Cumpre apreciar e decidir.
- 2.1.Tem-se em atenção a matéria de facto considerada no acórdão recorrido.
- 2.2.O artigo 150.º, n.º 1, do CPTA prevê que das decisões proferidas em 2ª instância pelo Tribunal Central Administrativo possa haver, «excepcionalmente», recurso de revista para o Supremo Tribunal Administrativo «quando esteja em causa a apreciação de uma questão que, pela sua relevância jurídica ou social, se revista de importância fundamental» ou «quando a admissão do recurso seja claramente necessária para uma melhor aplicação do direito».
A jurisprudência deste STA, interpretando o comando legal, tem reiteradamente sublinhado, como as partes reconhecem, a excepcionalidade deste recurso, referindo que o mesmo só pode ser admitido nos estritos limites fixados neste preceito. Trata-se, efectivamente, não de um recurso ordinário de revista, mas antes, como de resto o legislador cuidou de sublinhar na Exposição de Motivos das Propostas de Lei nºs 92/VIII e 93/VIII, de uma «válvula de segurança do sistema» que apenas deve ser accionada naqueles precisos termos.
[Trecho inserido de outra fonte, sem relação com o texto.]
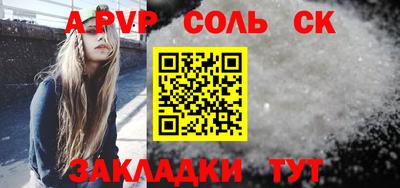 альфа пвп Донской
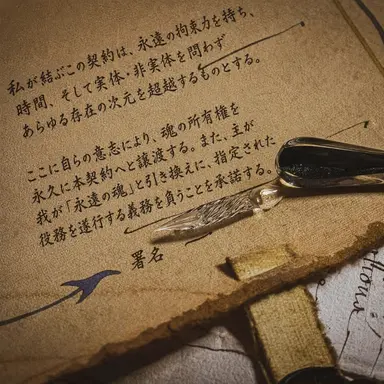 Profile image of 願いの紙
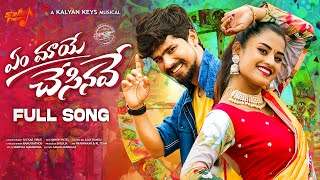YEM MAYE CHESINAVE FULL SONG | RAMU RATHOD | KALYAN KEYS | SAILU TUNES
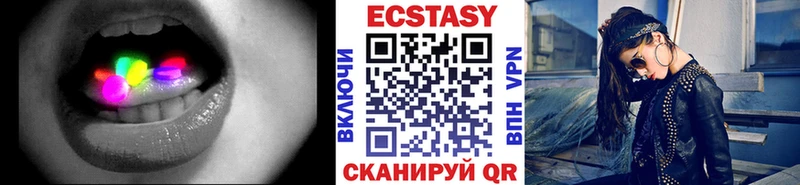 ЭКСТАЗИ 250 мг  наркотики  Спасск-Рязанский 
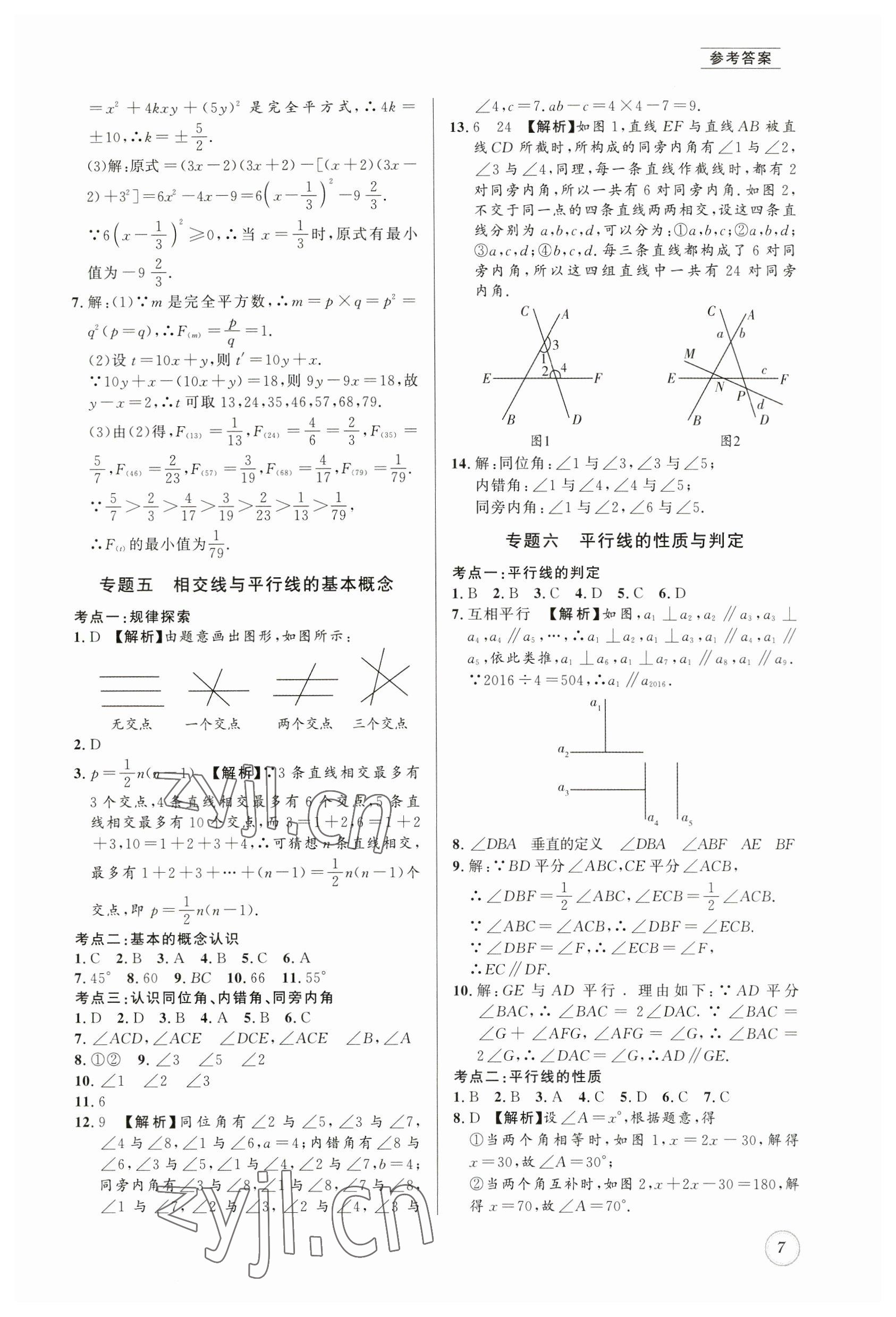 2023年名校题库七年级数学下册北师大版 第7页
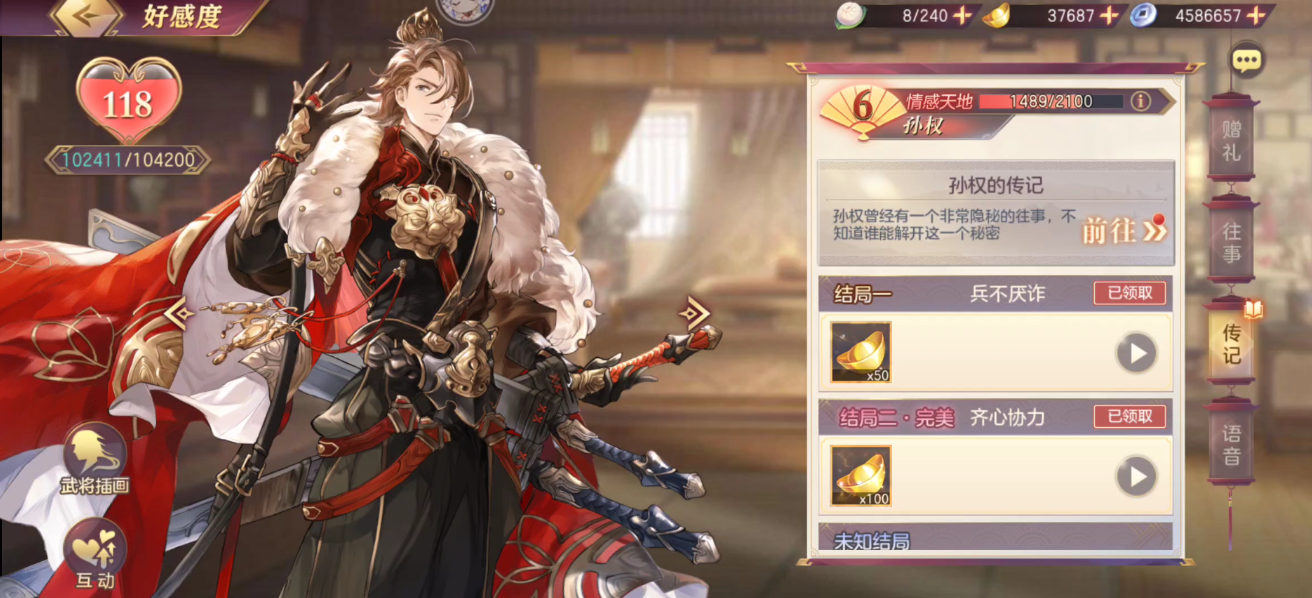 三国志幻想大陆孙权好用吗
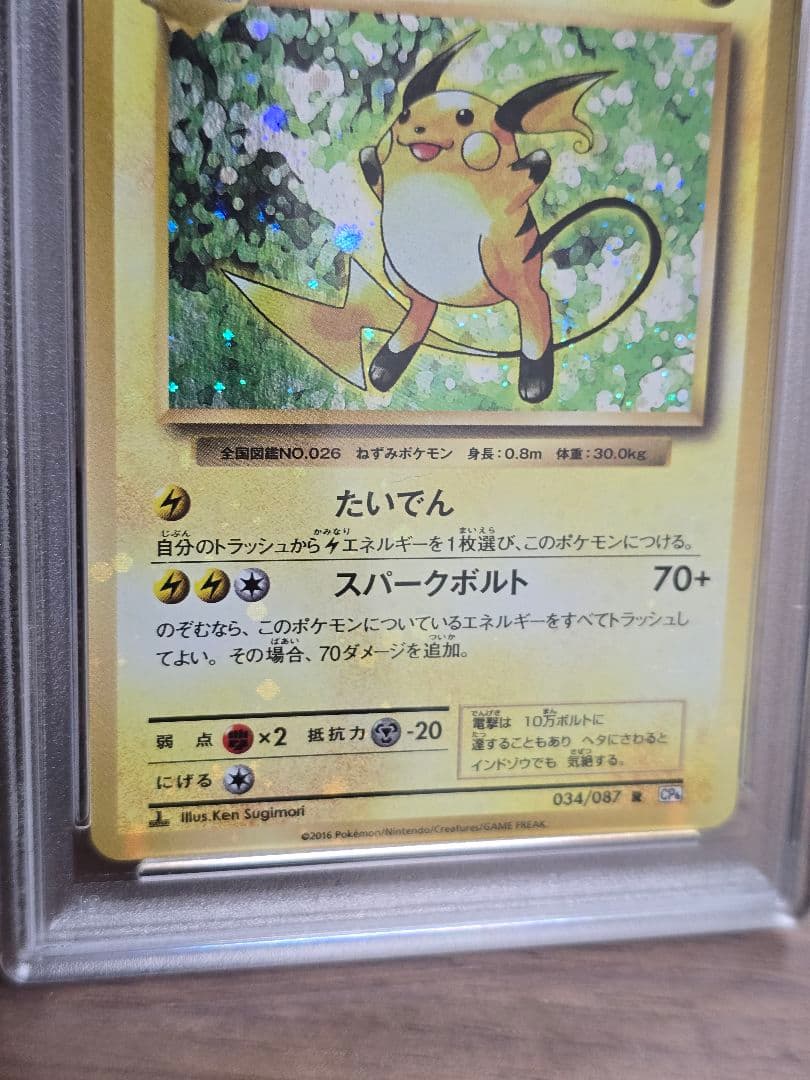 PSA10ライチュウR CP6 20th Anniversary 全面ホロエラー - メルカリ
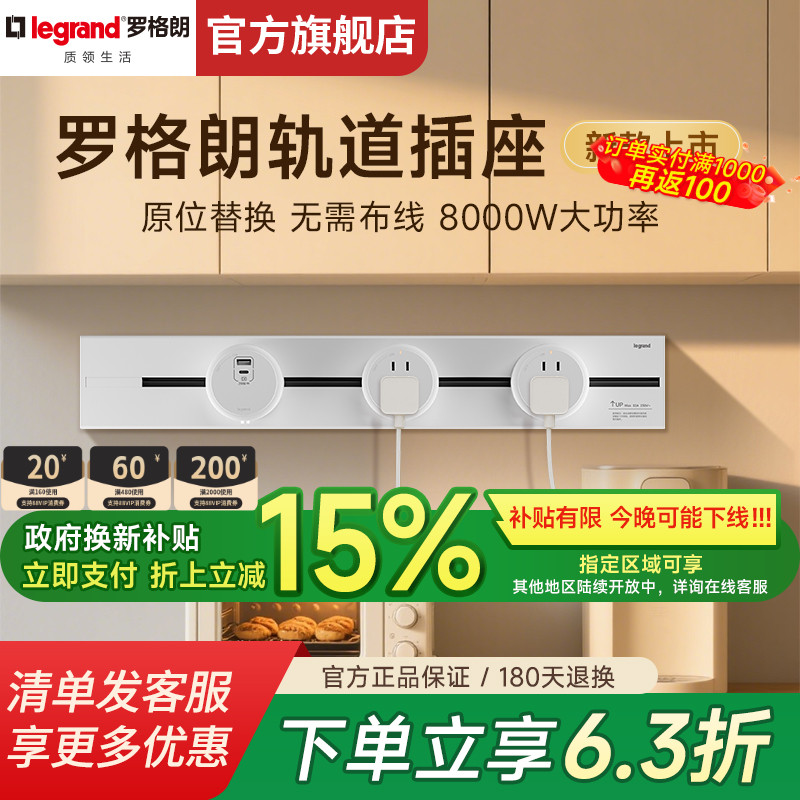 罗格朗白色二三插新品上市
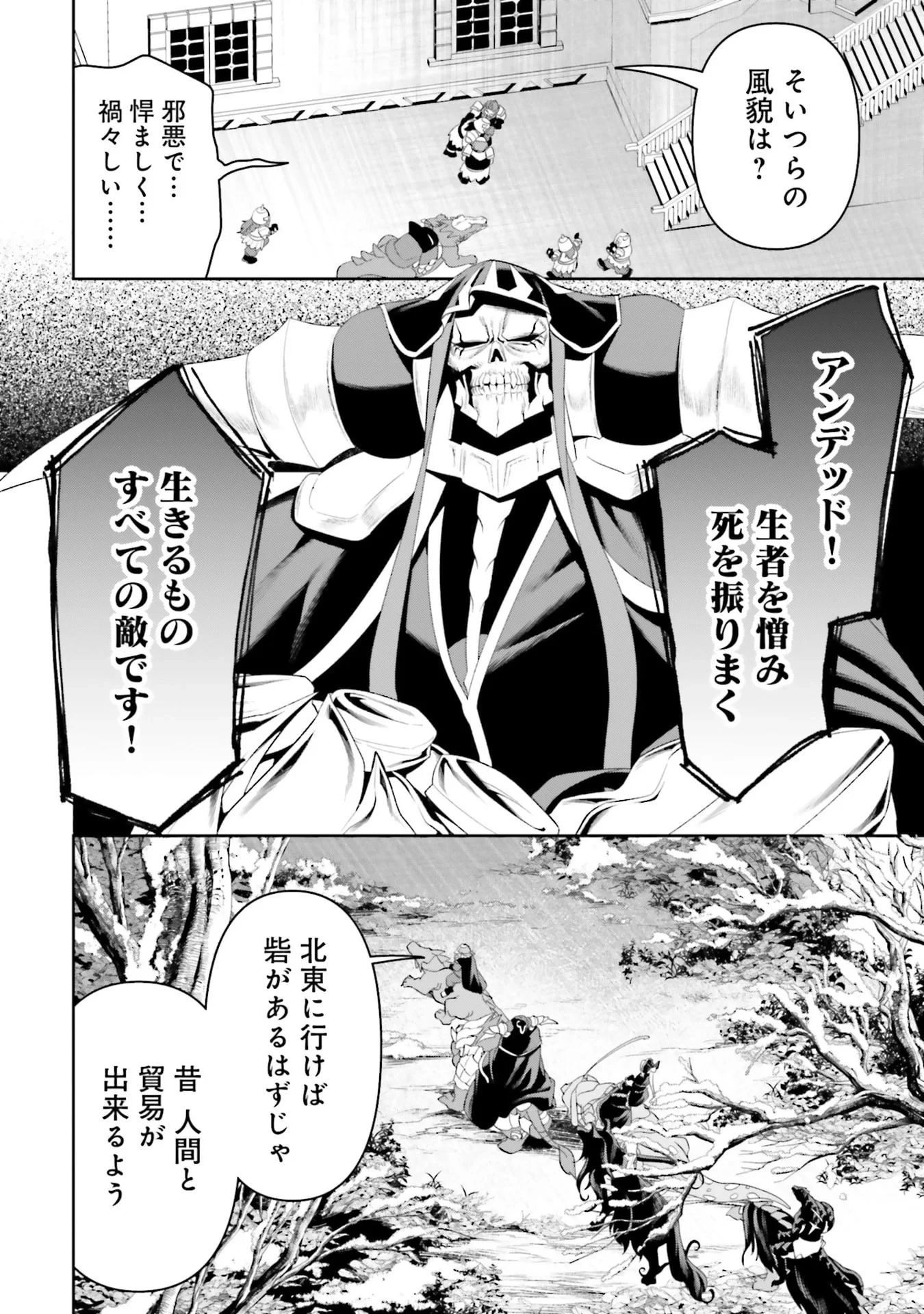 オーバーロード＜新＞世界編 第14話 - 14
2.3. Nos termos da alegação da recorrente o presente recurso visa responder à seguinte questão: «quando, para demonstração de que o preço proposto é suficiente para cobrir todos os custos juridicamente obrigatórios à luz do disposto na alínea f) do n.º 1 do artigo 70.º do CCP, um concorrente invoque que beneficiará de medidas de apoio à contratação, podem essas medidas ser consideradas pela entidade adjudicante à luz da exigência de firmeza e seriedade da proposta inerentes ao n.º 1 do artigo 56º do CCP, se tal concorrente não tiver provado a sua concessão?»
A questão controvertida integra-se na problemática dos elementos constantes da formação do preço apresentado pelos concorrentes que, no caso dos autos, se centra nas medidas de apoio à contratação previstas no Decreto-Lei n.º 89/95, de 06/05 e na Portaria n.º 106/2013, de 14/03 (revogada pela Portaria n.º 149-A/2014, de 24/06).
As instâncias estiveram conformes no sentido de não haver obstáculo à inovação de eventuais benefícios de medidas de apoios à contratação, reafirmando o acórdão recorrido «a inexistência de qualquer norma que imponha o modo de formação do preço».
Esta matéria tem vindo a ser objecto de discussão em diversos litígios judiciais.
Um dos acórdãos que a recorrente traz a seu favor, e que ilustra quer a reiteração do problema quer a divisão de posições, é o acórdão do TCA Sul, de 25.6.2015, numa situação similar. Esse acórdão foi objecto de recurso de revista, que foi admitido por esta Formação em 09.9.2015, no processo n.º 1021/15 (aí é recorrente a ora contra interessada B…….).
E esta Formação também admitiu outra revista, acórdão de 16/06/2015, processo n.º 0657/15, estando aí igualmente em discussão os limites da formação do preço apresentado pelos concorrentes, e a integração de medidas de apoio à contratação.
Esta matéria não foi ainda objecto de jurisprudência consolidada deste Supremo tribunal.
Tal como então se considerou, trata-se de problemática que se apresenta, enquanto tal, como muito complexa, assumindo forte importância jurídica e social, havendo, como os casos atestam, reiteração de litigiosidade.
3. Pelo exposto, admite-se a revista.
Lisboa, 22 de Setembro de 2015. – Alberto Augusto Oliveira (relator) – Vítor Gomes – São Pedro.